## TEXT SHOWN

• • • • •

The Royal Moroccan Air Force (RMAF) (Arabic: القوات الجوية الملكية المغربية ; transliterated: 'al-Quwwat al-Jawwiyah al-Malakiyah al-Maghribiyah; French: Forces Royales Air) is the air force branch of the Moroccan Armed Forces.

Contents

History

The Moroccan air force was formed on November 19, 1956 as the “Aviation Royale Chérifienne” (Sherifian Royal Aviation).

Its modern installations and bases were inherited from France (Meknes, Rabat {in tandem with the United States}, Marrakech), the United States (Rabat {in tandem with France}, Kenitra, Benguérir, Boulhault, Nouasser and Sidi Slimane) and Spain (Laayoune).

The first acquisitions of this newly formed air force were 6 Morane-Saulnier MS-500 Criquet, 3 Max Holste MH.1521 Broussard transport aircraft, 2 Beechcraft Twin Bonanza, 1 de Havilland DH.114 Heron and 1 Bell 47G helicopter.

In 1961, it changed its name to "Force Aérienne Royale Marocaine" (Royal Moroccan Air Force), a denomination still used until now. In the same period, it obtained 12 MiG-17 fighters, 2 MiG-15UTI "Midget" trainers and 4 Ilyushin Il-28 bombers from the Soviet Union. 24 Fouga Magister training aircraft were also received from France.

The political rift with the USSR pushed Morocco to seek a new ally in the United States, acquiring from the latter 6 Northrop F-5 combat aircraft (4 single-seat F-5A and 2 two-seat F-5B) and another 20 F-5A and 4 F-5B in 1966. As for the transport units, they had at that moment 10 Douglas C-47, 18 Fairchild C-119G and 6 C-130 Hercules. The helicopter fleet was composed of 24 Augusta-Bell AB205A, and training was satisfied with 12 North American T-6 Texan.

• • • • •

## EXERCISE INSTRUCTIONS
a – Output the passage from the text on the Moroccan air force starting at "The Royal Moroccan" and ending at "and Spain (Laayoune).".
b – Answer these questions from the text on the Moroccan air force:
(i) On what date was the Moroccan air force formed?
(ii) Which country supplied the 24 Fouga Magister training aircraft?
(iii) How many Douglas C-47 aircraft did the transport units have?

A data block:
• • • • •

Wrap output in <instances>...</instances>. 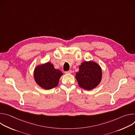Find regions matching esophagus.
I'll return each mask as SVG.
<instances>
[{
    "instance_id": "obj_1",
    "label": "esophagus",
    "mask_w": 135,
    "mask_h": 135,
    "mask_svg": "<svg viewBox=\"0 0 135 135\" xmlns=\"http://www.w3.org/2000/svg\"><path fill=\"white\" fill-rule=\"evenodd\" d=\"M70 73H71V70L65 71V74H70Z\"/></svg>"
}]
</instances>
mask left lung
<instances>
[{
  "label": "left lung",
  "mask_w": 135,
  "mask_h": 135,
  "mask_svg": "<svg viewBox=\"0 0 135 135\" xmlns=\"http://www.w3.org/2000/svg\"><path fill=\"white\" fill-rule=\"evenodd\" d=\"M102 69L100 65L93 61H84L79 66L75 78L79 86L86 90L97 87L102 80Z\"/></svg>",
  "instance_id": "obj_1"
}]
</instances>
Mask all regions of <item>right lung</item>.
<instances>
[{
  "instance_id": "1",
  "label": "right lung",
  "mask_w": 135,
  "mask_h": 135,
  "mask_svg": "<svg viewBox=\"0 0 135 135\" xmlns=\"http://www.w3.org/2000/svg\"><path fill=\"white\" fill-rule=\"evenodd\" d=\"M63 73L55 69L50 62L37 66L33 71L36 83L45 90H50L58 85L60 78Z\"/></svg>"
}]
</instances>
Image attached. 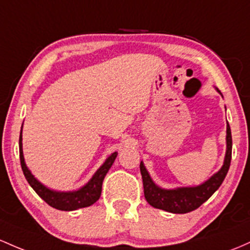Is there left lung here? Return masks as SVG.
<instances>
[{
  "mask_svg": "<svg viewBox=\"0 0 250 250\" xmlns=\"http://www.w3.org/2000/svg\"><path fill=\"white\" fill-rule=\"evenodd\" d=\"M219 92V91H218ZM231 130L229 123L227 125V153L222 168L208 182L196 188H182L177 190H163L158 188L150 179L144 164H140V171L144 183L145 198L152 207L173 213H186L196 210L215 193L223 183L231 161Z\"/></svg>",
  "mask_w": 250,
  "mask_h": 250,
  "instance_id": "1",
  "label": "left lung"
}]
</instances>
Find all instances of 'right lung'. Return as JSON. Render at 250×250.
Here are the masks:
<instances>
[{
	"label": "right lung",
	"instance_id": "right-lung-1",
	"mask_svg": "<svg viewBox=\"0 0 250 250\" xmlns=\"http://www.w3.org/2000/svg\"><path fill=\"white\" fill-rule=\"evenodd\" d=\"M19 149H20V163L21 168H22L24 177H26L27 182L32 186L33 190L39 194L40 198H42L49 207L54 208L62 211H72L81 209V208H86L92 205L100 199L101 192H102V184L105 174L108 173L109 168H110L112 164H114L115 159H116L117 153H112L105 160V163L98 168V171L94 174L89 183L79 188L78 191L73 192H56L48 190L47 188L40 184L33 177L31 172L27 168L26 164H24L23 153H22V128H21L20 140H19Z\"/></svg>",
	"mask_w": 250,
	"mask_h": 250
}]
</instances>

• • • • •

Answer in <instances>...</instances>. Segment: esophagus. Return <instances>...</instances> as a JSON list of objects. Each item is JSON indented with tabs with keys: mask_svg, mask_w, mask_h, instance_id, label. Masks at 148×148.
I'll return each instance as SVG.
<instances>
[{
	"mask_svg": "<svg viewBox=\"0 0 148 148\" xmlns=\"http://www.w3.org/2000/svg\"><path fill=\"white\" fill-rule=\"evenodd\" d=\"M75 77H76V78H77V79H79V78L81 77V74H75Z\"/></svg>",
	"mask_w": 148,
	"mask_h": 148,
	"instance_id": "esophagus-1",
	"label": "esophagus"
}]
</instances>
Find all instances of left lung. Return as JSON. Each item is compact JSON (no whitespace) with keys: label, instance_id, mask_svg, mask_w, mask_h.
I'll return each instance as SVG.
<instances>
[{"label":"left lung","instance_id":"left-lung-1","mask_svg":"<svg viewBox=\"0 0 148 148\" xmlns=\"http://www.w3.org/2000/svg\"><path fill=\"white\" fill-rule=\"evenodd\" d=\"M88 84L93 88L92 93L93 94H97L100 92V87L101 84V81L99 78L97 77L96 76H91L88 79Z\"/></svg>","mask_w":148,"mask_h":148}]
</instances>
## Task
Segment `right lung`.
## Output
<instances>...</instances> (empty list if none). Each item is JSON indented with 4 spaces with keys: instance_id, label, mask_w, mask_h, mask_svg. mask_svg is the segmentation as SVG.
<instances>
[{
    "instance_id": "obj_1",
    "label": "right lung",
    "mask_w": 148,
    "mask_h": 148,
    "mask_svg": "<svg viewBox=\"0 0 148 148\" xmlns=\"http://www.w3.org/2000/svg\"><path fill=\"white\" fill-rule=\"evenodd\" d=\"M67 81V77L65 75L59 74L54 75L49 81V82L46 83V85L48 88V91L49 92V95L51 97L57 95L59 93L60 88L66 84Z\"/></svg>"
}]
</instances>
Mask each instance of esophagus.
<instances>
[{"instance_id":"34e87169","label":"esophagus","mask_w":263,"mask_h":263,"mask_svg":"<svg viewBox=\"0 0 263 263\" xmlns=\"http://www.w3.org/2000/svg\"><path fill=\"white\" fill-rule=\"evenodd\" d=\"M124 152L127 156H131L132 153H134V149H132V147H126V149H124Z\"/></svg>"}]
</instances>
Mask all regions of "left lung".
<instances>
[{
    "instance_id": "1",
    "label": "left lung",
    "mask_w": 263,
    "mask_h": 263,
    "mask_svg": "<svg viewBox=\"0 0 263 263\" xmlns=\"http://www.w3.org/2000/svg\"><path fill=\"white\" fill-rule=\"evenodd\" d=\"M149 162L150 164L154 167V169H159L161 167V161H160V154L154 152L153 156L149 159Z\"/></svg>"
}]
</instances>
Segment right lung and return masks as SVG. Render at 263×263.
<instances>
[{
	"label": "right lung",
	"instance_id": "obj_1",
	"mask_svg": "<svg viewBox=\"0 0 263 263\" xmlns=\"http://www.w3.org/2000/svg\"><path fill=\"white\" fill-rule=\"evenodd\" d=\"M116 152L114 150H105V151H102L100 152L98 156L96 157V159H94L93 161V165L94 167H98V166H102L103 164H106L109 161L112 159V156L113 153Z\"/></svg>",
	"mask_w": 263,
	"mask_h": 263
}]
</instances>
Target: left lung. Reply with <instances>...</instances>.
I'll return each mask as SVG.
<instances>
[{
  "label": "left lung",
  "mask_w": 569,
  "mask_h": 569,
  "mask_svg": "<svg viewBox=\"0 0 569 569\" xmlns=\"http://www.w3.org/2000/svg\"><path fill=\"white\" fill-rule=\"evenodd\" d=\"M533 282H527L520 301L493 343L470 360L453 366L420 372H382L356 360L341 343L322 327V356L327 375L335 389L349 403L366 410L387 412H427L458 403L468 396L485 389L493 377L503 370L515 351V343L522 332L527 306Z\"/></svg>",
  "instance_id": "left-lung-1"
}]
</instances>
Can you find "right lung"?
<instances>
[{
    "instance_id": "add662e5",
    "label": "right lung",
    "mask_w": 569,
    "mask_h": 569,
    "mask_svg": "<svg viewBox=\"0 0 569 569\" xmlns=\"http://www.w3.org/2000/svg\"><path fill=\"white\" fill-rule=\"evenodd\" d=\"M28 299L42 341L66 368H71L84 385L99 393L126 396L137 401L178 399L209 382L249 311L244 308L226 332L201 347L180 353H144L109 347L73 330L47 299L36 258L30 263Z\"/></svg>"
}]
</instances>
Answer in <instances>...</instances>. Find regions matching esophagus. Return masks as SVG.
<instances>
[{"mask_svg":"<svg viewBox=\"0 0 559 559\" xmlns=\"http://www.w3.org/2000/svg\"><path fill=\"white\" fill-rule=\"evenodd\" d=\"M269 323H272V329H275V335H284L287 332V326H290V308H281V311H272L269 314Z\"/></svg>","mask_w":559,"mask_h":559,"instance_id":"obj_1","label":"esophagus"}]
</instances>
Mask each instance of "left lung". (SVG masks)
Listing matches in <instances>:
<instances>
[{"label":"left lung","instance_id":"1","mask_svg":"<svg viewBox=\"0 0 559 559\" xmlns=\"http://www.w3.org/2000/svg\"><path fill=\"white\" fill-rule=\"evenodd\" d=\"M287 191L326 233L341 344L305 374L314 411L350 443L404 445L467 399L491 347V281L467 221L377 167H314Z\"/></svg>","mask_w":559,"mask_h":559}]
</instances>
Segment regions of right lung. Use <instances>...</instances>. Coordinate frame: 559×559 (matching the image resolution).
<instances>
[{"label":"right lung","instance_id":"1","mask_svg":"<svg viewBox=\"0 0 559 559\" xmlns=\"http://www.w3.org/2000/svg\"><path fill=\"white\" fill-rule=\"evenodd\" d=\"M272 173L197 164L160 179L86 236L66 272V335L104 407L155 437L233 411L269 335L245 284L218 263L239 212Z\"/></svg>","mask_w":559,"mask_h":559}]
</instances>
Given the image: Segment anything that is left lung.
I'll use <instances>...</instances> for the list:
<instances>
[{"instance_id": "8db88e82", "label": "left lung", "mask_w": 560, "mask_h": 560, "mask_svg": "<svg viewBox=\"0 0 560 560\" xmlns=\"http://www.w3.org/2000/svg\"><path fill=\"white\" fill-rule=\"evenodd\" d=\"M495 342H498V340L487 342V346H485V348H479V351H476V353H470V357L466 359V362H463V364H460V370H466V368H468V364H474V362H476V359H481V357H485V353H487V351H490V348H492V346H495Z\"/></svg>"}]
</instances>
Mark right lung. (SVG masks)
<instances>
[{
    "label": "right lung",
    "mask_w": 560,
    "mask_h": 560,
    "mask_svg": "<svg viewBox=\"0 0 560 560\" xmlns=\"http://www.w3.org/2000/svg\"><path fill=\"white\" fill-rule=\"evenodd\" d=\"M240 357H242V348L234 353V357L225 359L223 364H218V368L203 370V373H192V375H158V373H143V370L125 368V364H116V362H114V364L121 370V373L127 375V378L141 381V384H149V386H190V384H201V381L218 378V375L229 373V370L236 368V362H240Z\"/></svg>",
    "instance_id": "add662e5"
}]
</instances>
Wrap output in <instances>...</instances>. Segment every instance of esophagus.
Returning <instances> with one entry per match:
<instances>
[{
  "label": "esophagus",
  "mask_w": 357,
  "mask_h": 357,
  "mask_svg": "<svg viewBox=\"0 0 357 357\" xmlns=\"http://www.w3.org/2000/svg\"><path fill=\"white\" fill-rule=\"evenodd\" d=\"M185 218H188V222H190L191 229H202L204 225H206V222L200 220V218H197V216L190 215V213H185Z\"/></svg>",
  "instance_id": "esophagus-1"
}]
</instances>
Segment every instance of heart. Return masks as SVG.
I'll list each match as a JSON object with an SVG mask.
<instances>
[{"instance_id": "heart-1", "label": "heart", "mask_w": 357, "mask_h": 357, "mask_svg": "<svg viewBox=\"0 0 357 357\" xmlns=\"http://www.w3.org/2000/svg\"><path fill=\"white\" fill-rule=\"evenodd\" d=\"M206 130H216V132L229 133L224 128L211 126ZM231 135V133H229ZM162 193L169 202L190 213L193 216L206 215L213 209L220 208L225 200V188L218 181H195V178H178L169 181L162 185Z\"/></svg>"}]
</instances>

• • • • •

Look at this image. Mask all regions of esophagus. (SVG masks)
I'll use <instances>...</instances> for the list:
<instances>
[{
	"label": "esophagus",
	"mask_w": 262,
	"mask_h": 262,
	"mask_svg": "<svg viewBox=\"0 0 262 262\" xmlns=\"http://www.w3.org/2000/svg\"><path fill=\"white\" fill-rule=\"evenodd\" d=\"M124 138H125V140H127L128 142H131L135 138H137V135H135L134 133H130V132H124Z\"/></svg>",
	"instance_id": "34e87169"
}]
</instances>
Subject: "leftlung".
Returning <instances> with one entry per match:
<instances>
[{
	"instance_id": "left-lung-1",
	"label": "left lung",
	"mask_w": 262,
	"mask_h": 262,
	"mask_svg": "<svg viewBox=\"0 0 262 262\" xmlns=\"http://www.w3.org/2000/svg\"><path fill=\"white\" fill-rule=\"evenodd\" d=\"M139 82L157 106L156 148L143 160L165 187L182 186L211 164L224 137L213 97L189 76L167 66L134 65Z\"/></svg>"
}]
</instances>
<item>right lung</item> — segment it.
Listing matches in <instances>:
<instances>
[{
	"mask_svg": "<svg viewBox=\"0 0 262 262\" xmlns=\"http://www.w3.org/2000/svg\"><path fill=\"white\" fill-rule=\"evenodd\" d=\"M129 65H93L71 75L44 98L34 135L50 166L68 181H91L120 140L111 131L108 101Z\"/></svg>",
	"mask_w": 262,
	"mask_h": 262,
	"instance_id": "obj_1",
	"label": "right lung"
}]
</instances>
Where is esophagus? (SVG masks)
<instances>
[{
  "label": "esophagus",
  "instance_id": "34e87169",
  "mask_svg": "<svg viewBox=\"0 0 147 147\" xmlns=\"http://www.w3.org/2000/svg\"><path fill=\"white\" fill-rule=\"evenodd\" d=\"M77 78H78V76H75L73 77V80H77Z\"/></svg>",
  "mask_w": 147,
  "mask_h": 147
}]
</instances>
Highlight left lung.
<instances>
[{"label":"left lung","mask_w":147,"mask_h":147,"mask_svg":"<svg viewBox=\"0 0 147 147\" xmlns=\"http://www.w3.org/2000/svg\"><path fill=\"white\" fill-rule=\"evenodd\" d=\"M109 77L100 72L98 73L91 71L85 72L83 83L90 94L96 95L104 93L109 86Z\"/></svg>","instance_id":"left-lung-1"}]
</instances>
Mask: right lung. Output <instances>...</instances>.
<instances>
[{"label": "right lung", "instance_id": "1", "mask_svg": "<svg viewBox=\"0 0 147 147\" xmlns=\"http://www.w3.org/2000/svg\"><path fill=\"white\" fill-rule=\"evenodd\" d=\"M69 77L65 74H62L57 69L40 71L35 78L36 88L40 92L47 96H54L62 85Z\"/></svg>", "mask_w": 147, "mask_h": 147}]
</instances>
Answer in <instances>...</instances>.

• • • • •

## LIST OF SOLUTIONS
a –
The Royal Moroccan Air Force (RMAF) (Arabic: القوات الجوية الملكية المغربية ; transliterated: 'al-Quwwat al-Jawwiyah al-Malakiyah al-Maghribiyah; French: Forces Royales Air) is the air force branch of the Moroccan Armed Forces.

Contents

History

The Moroccan air force was formed on November 19, 1956 as the “Aviation Royale Chérifienne” (Sherifian Royal Aviation).

Its modern installations and bases were inherited from France (Meknes, Rabat {in tandem with the United States}, Marrakech), the United States (Rabat {in tandem with France}, Kenitra, Benguérir, Boulhault, Nouasser and Sidi Slimane) and Spain (Laayoune).

b –
(i) November 19, 1956
(ii) France
(iii) 10